The interaction of human beings and the natural world has always been one of conflict because of the inhumane way that people can behave. Animal have been used by human beings as pets, as entertainment, and in the course of scientific research. Fictional depictions of this interaction have reflected the nature of this relationship between man and animal. Some people value animal research as a means of curing human ailments and others decry it as animal cruelty. This is not a clear cut issue, but rather one of many different viewpoints. This document will show various attitudes toward these interactions; the positive aspects of animal testing, the negative attitudes towards testing, and finally how both these attitudes are fitted into the context of the film Rise of the Planet of the Apes, a film which shows exactly how society feels about this complicated issue.

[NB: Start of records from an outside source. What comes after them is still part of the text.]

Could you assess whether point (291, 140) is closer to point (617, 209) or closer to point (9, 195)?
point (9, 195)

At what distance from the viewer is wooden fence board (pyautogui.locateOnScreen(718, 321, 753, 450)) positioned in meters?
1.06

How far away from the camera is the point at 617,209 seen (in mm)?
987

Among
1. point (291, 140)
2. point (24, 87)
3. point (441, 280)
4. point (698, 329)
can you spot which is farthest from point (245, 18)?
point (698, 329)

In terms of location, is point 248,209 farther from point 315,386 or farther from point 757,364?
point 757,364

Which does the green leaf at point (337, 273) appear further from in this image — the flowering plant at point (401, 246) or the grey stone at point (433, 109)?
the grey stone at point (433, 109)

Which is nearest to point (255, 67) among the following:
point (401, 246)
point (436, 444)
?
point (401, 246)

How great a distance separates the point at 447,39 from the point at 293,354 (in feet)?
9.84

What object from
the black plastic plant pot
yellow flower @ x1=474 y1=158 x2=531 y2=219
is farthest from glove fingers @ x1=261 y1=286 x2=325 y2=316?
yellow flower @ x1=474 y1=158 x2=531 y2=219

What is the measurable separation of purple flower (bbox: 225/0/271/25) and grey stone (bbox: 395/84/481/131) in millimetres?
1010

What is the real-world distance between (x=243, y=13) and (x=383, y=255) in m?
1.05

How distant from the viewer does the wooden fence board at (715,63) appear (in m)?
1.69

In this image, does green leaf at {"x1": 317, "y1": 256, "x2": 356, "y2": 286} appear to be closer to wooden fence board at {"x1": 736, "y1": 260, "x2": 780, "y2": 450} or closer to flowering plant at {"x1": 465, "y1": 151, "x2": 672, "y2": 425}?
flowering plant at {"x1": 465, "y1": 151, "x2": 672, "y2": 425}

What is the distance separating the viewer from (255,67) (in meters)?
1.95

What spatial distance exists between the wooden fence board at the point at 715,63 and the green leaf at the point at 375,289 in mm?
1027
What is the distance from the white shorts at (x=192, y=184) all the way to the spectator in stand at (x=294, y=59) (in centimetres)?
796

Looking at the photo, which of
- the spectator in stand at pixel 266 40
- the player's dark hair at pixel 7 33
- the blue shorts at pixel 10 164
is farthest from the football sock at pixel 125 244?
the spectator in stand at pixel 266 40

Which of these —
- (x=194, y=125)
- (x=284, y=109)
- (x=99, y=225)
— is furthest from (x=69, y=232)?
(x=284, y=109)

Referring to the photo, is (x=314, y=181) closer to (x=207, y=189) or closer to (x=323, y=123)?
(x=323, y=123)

The film series which began with The Planet of the Apes from the year 1968 tells the epic tale of a future Earth wherein primates have evolved into intelligent beings and human beings have devolved to become nothing more than pets. Subsequent entries in the series led to two characters going back in time to actually create the series of events which would lead to the revolution and overtaking by the apes due to the cruel nature in which humans treated them. In the reboot of the franchise, the origin of the intelligent evolved chimps was reevaluated to incorporate the immorality of scientific testing on animals and the inhumane way in which such creatures are treated by those interested only in helping humanity. The plot of the film Rise of the Planet of the Apes (2011) deals with a potential future wherein mankind has inadvertently created a breed of hyper-intelligent chimpanzees that have the ability and the desire to eradicate man and take over the world. Although this seems to be something purely out of the imaginative world of science fiction, the ways in which human beings have treated animals over the course of recent history, particularly in the field of animal scientific testing shows that such occurrences are not as fantastic as they once may have been and scientific manipulation of such things like genetic code could create a breeding ground for events very similar to those presented in the film.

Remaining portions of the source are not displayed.